Working with strings (awk, sed, scripting, etc...)

Hi evrybody
For those who are bored I suggest exercise for tail :slight_smile:
There is "csv" string:

A,B,C,D,E,G

Desired output:

| (A) A | (A,B) B | (A,B,C) C | (A,B,C,D) D | (A,B,C,D,E) E | G

There are no whitespace characters at the beginning and end of the line.

Hi, thanks for the puzzle :slight_smile:

awk '{s=x; for(i=1; i<=NF-1; i++) {s=s (s?FS:"(") $i; $i=s ") " $i " " }}{sub(" $",x); print x,$0}' FS=, OFS='| ' file
1 Like

Well, not sure if this is the most elegant solution:

awk '
    {TMP = $NF
     for (i=NF; i>1; i--)    {sub ("," $i, _)
                              TMP = (i==2?"(":_) $0 (i==2?")":_) " " $(i-1) " | " TMP
                             }
     gsub (/([^ ],[^ ]*)+/, "(&)", TMP)
     print "| "  TMP
    }
' FS=,  file
 | (A) A | (A,B) B | (A,B,C) C | (A,B,C,D) D | (A,B,C,D,E) E | G

EDIT: or, a bit more straightforward,

awk -F, '{for (i=1; i<NF; i++) {TMP = TMP DL $i; DL = FS; printf "| (%s) %s ", TMP , $i}; print "| " $NF}' file
 | (A) A | (A,B) B | (A,B,C) C | (A,B,C,D) D | (A,B,C,D,E) E | G

EDIT: revisiting the first proposal, it can be simplified somewhat:

awk '
        {TMP = $NF
         for (i=NF; i>1; i--)   {sub ("," $i, _)
                                 TMP = "(" $0 ") " $(i-1) " | " TMP
                                }
         print "| "  TMP
        }
' FS=,  file
1 Like

@Scrutinizer, @RudiC Thank you for the good examples. I think the last one is optimal. I also have variants for parsing the line is not in length but in width on AWK with using RS="," and not a complicated version on SED. I will share my efforts after a while.

One might also try:

awk -F, '
NF {	for(i = 1; i < NF; i++) {
		printf("| (%s", $1)
		for(j = 2; j <= i; j++)
			printf("%s%s", FS, $j)
		printf(") %s ", $i)
	}
	print "| " $NF
}' file

This uses a little more verbose approach to the problem, but produces the same output as Scrutinizer's suggestion except for input lines containing no fields. My code won't give any output for empty input lines; Scrutinizer's code will produce an output line containing a vertical bar, a space, and a newline character for an empty input line.

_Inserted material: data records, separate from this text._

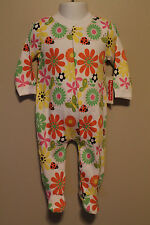 GIRLS 3/6 months footed sleeper flowers butterfly ladybug 1-piece bodysuit NWOT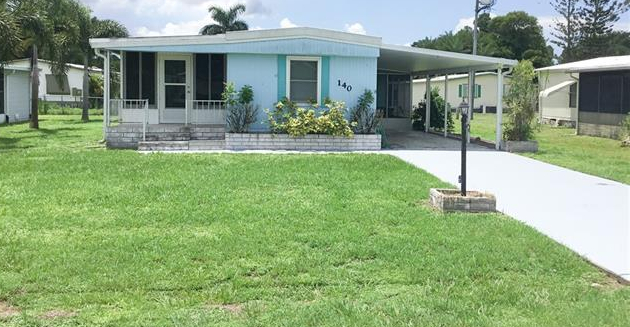 MLS# 221053467 Property Photo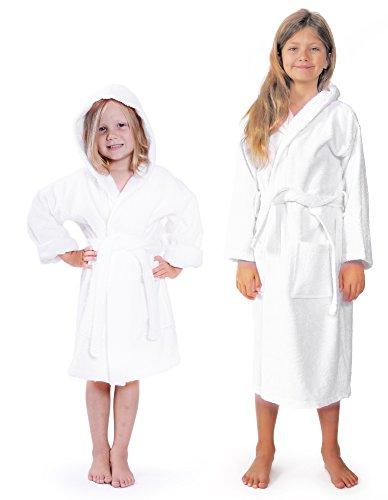 Indulge Turkish Linen Girls Terry Bathrobe, Hooded, 100% Cotton, Made In Turkey (XXL, White) (Cotton Linen Robe)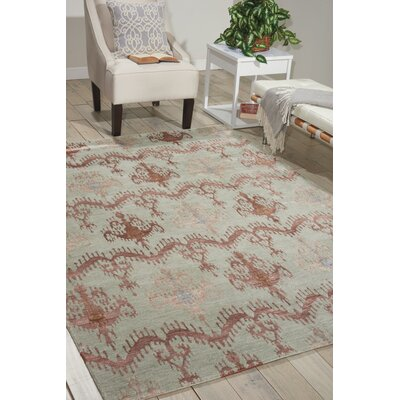 Silk Shadows Azuco Area Rug Rug Size: 39 x 59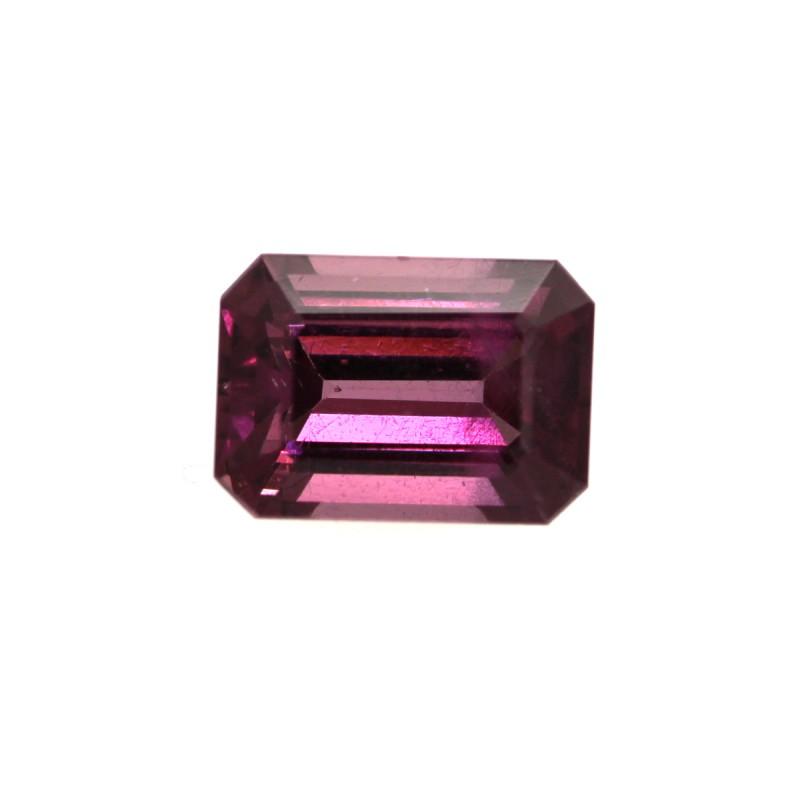 1.29cts Natural Rhodolite Garnet Emerald Cut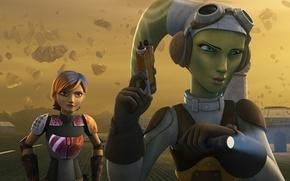 Picture animated series, Star wars: Rebels, Star Wars: Rebels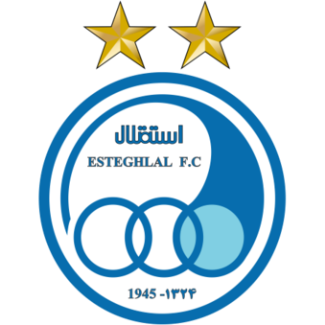 2021 2022 Recent Complete List of Esteghlal Roster 2019-2020 Players Name Jersey Shirt Numbers Squad - Position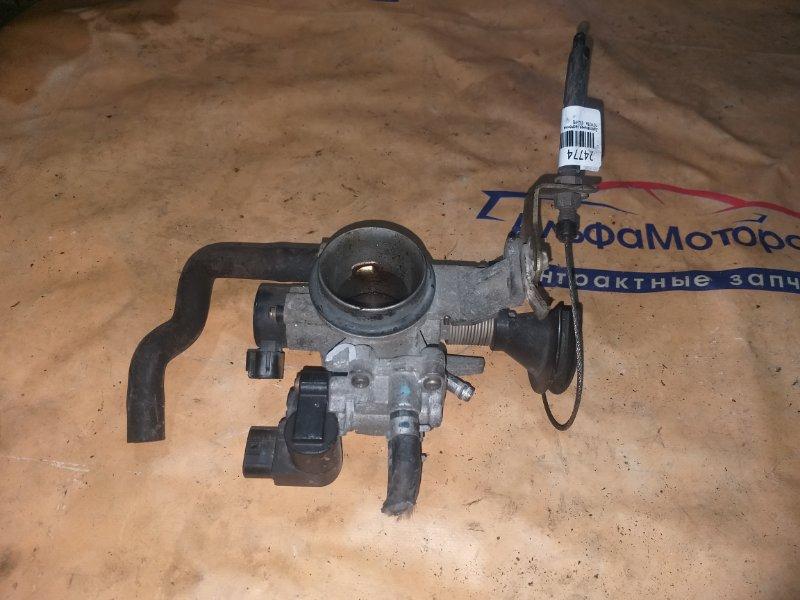 Дроссельная заслонка Toyota Platz SCP11 1SZ-FE 2003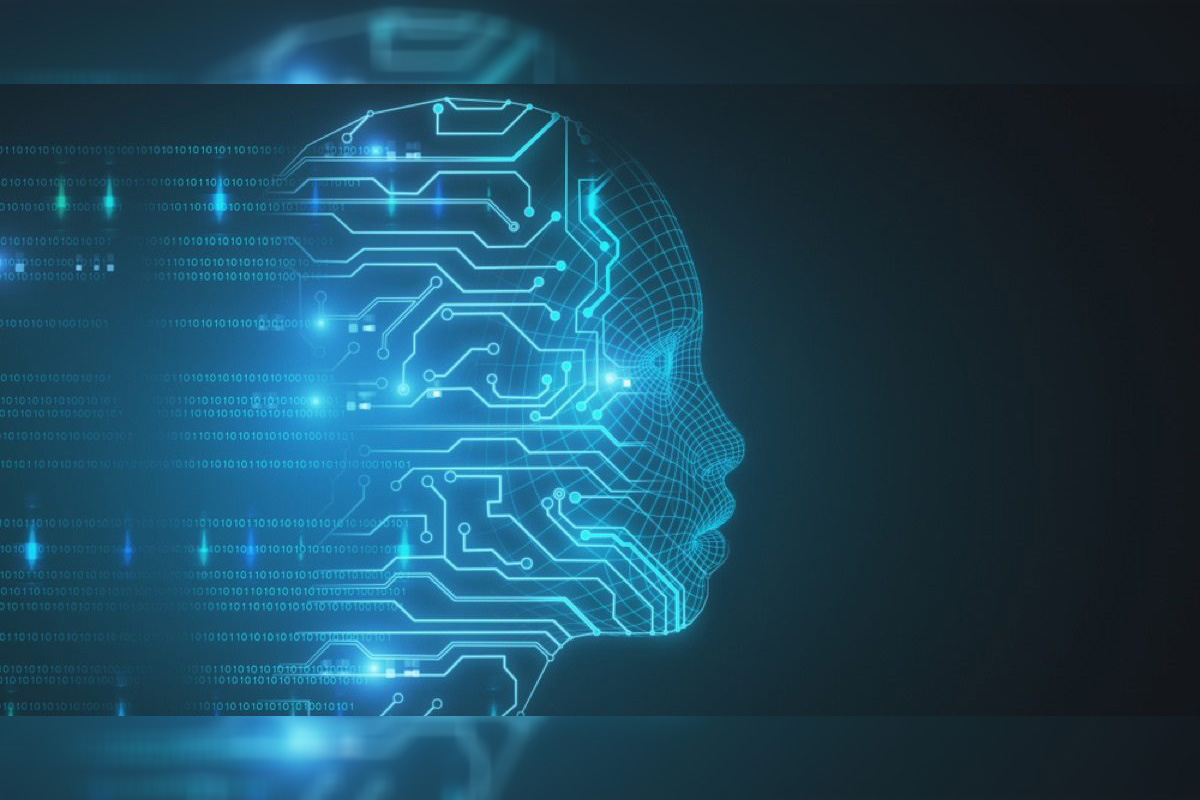 Artificial Intelligence Expert Madhumita Bhattacharyya Joins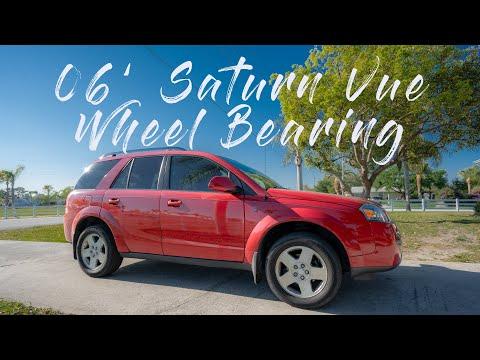 2006 Saturn Vue Wheel Bearing Replacement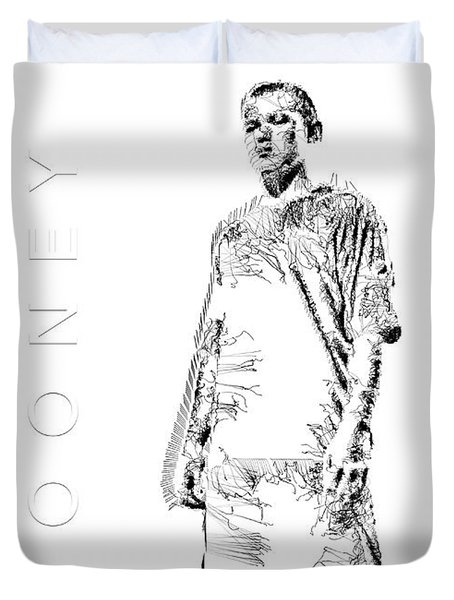 Wayne Rooney Duvet Cover by ISAW Gallery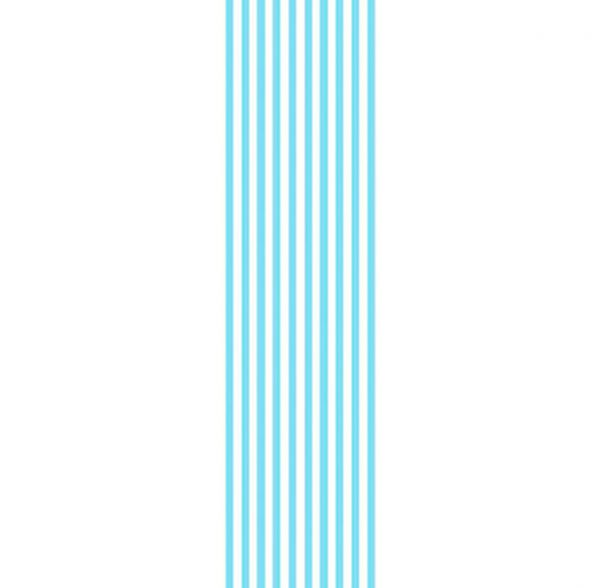 Metrajes, telas por metros, Candy stripe azul 2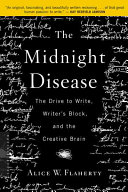 The Midnight Disease Brain Research Explores The Link Between The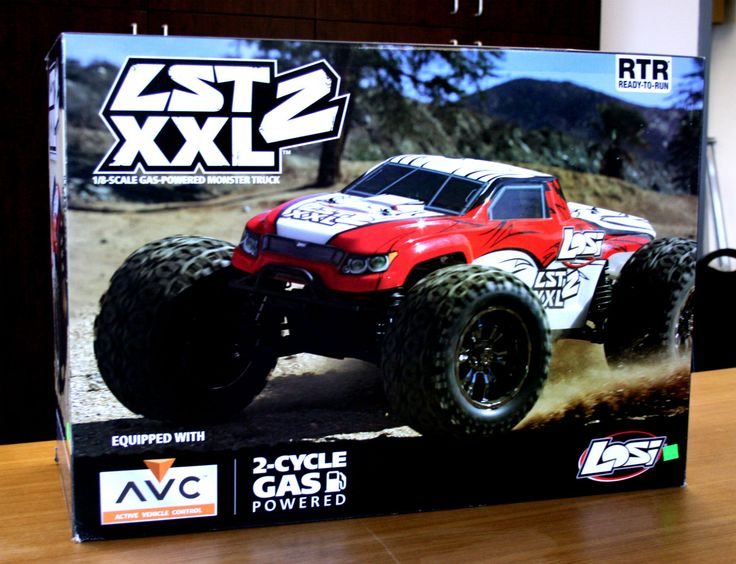 New arrival in the RC Car department at the south store! The Losi 1/8 LST XXL 2 gas-powered monster truck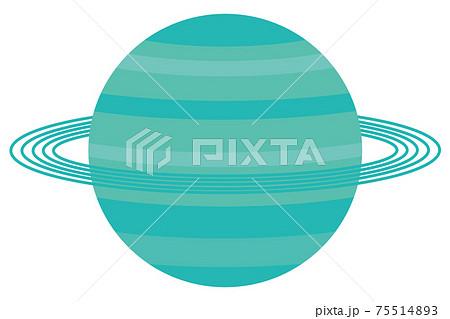 天王星のイラスト 太陽系惑星 75514893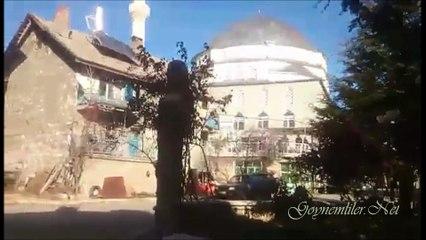 Ezan sesi/Göynem-Okuyan: Mustafa bozdoğan-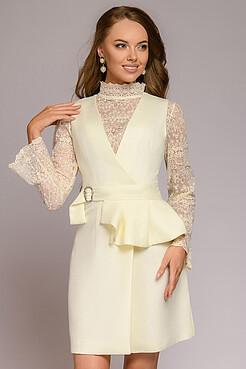 Платье-жилет 1001 DRESS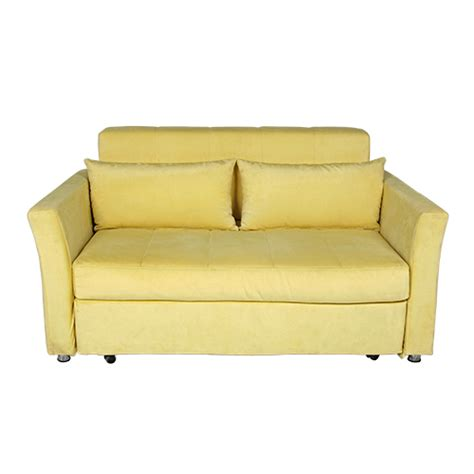 monte carlo sofa monte carlo sofa clicon monte carlo sofa with leather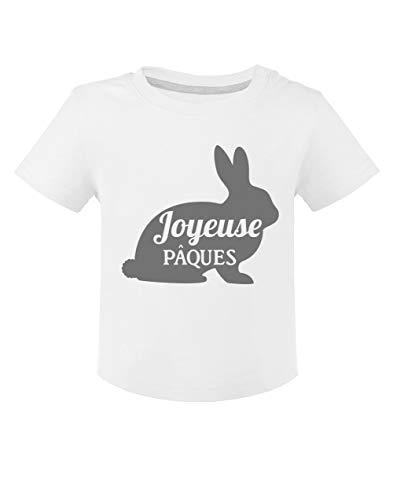 Joyeuse pâques - Lapin de pâque T-Shirt Bébé Unisex 18M Blanc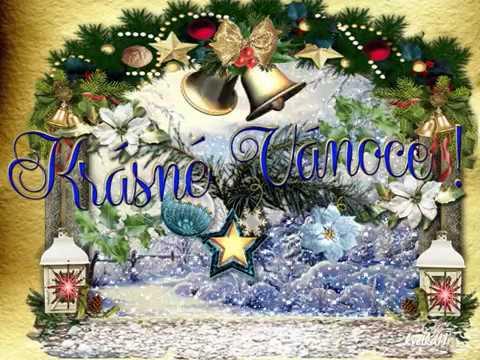 Vánoční přání  s písničkou Rolničky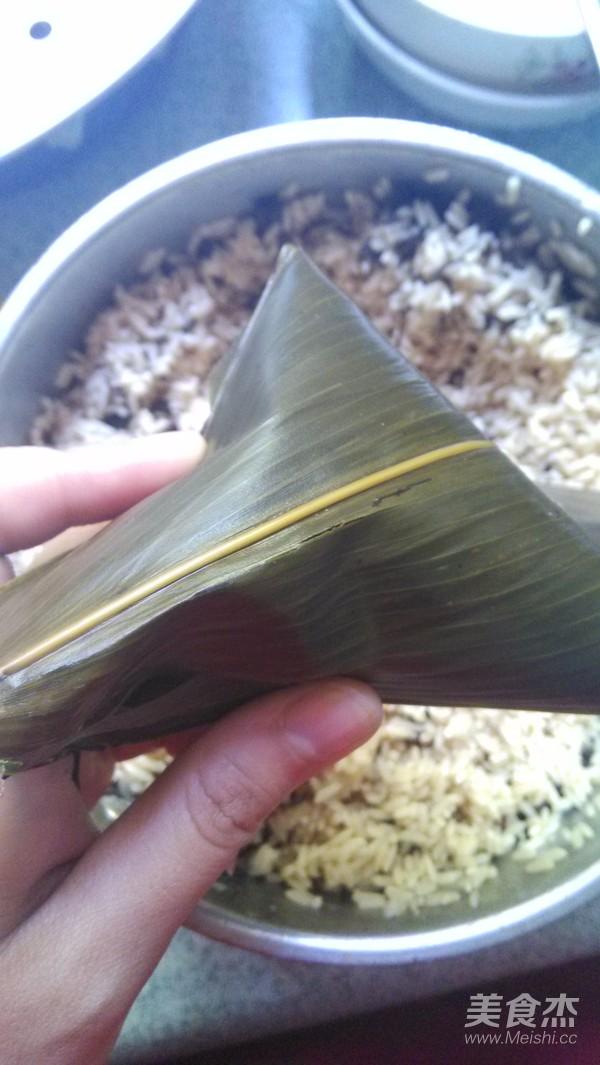 东坡肉粽子怎样做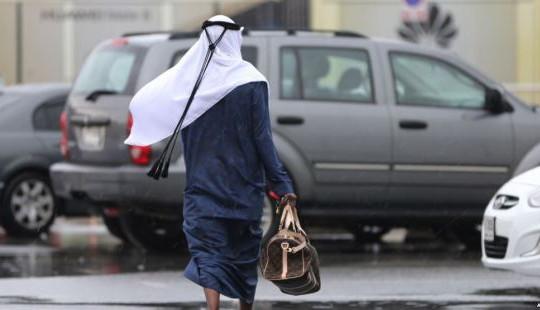 Doanh nhân UAE trùm kín người bị bắt giữ vì bị nghi là... IS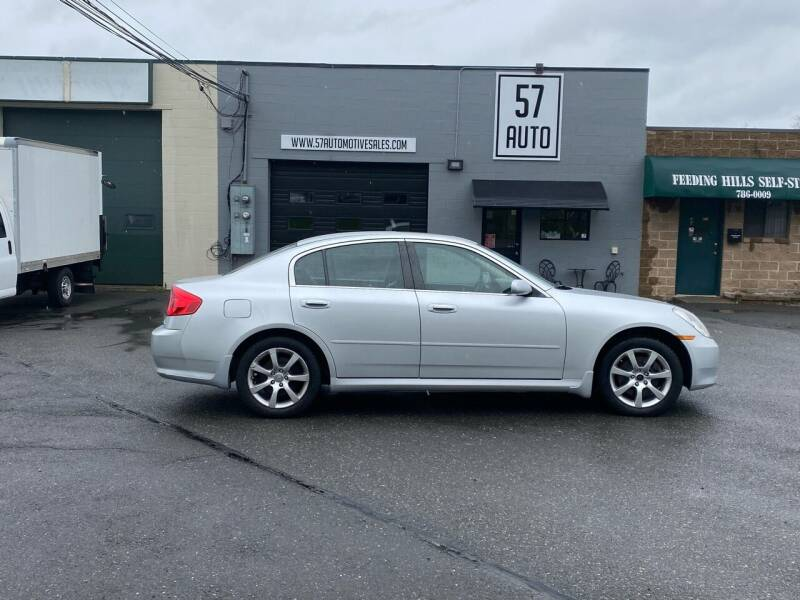 2006 Infiniti G35 for sale at 57 AUTO in Feeding Hills MA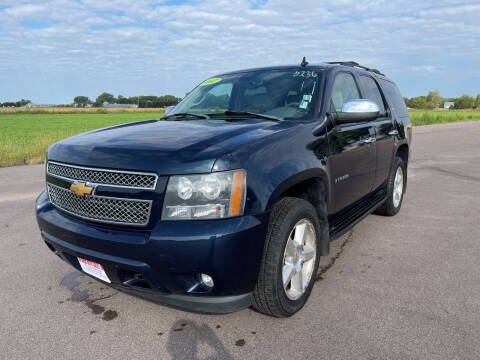 2007 Chevrolet Tahoe for sale at De Anda Auto Sales in South Sioux City NE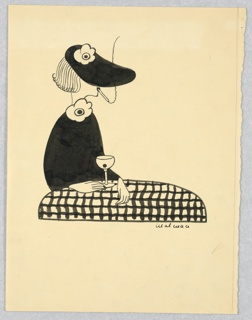 Woman in black dress and hat seated left, behind a table with checkered cloth. A cigarette in her mouth and martini on the table.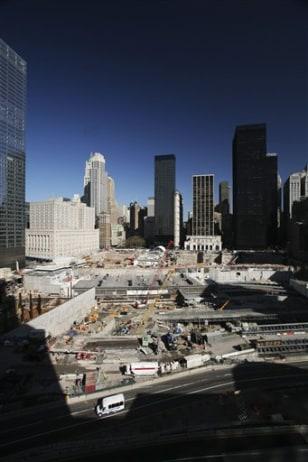 Image:Ground zero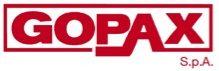 Gopax Accessori e Minuterie Metalliche per Calzaturifici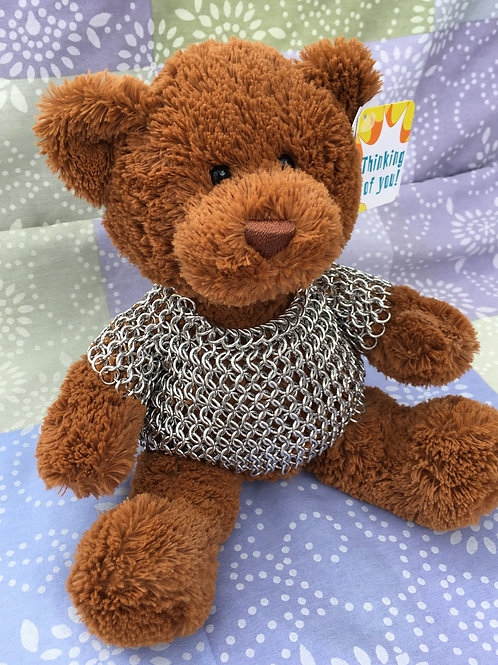 Armored Teddy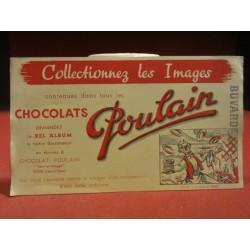 1 BUVARD CHOCOLAT POULAIN  22X12.50
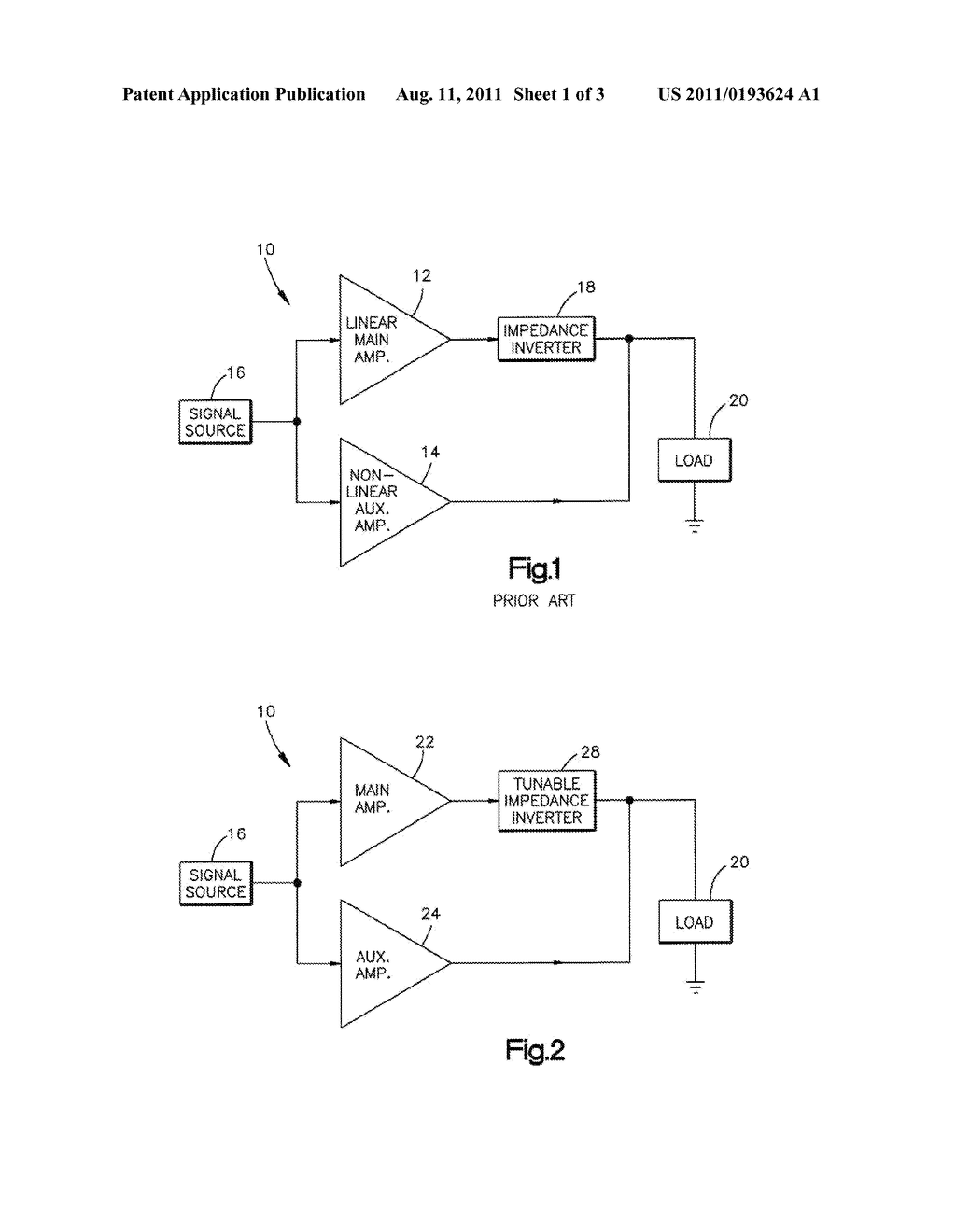 TUNABLE IMPEDANCE INVERTER FOR DOHERTY AMPLIFIER CIRCUIT - diagram,  schematic, and image 02
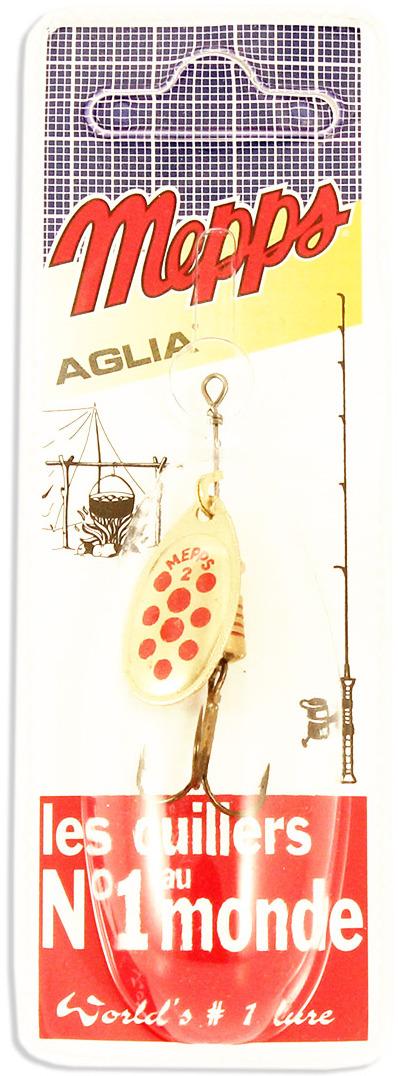 Блесна MEPPS Aglia PTS Rouges OR, вращающаяся, №2, цвет: золотой, красный, 4,5 г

If you want the output his code produces in that case, my code will do that if you remove the first occurrence of NF in my code. If you don't want the output his code produces n that case, his code will get rid of that line if you change the {sub in his code to NF{sub .

1 Like

Hello to all. Thanks again for participating.
After the post @Don_Cragun I added explanations to each example
Not very elegant but it just works

#!/bin/bash
:<<SPRAVKA
It works only with a single line.
it is possible with spaces.
SPRAVKA

while read -d, P; do
        T=$T$d$P
        echo -n "$t| ($T) $P"
        d=,
        t=" "
done < file
echo -n " | "
grep -o '.$' file

It's simple and don't even need to use "hold spase".
This works with each line separately.

sed -rn 's/.$/ | &/; :1;s/^(\S*)(.),/\1 | (\1\2) \2/;t1;s/^ //p' file

Here in my opinion there is elegance but I doubt the effectiveness of the work
This works with all strings as if one ends with a comma excluding the last

awk 'RT {T = T (T?RS:"(") $1; printf "| " T ") " $1 FS; next} {print "| "$1}' RS=, file

Nice use of RT , however RT is GNU awk only.

Here is another option using RS=, which should work with any POSIX awk:

awk 'p{printf "| (%s) %s ",s p,p; s=s p RS } {p=$1} END{print "| " p}' RS=, file

Of course, these options only work with single lines, otherwise we would need to add NR%c conditions

1 Like

@Scrutinizer, then so, but it has have to forget about the multi-line also

awk '!(length-1) {T = T (T?RS:"(") $1; printf "| " T ") " $1 FS; next} {print "| "$1}' RS=, <<<"A,B,C,D,E,G"